>> BEGIN DATASET EXTRACT

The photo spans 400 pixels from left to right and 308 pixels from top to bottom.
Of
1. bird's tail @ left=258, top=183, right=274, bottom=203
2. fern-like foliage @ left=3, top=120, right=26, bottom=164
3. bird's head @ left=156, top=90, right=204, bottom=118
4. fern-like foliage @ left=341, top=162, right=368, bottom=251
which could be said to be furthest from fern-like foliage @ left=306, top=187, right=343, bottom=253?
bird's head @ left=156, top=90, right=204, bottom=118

>> END DATASET EXTRACT

* [WHAT YOU ARE ASKED TO DO]
Copy all of the material above word for word.

* [THE COMPLETED TASK]
The photo spans 400 pixels from left to right and 308 pixels from top to bottom.
Of
1. bird's tail @ left=258, top=183, right=274, bottom=203
2. fern-like foliage @ left=3, top=120, right=26, bottom=164
3. bird's head @ left=156, top=90, right=204, bottom=118
4. fern-like foliage @ left=341, top=162, right=368, bottom=251
which could be said to be furthest from fern-like foliage @ left=306, top=187, right=343, bottom=253?
bird's head @ left=156, top=90, right=204, bottom=118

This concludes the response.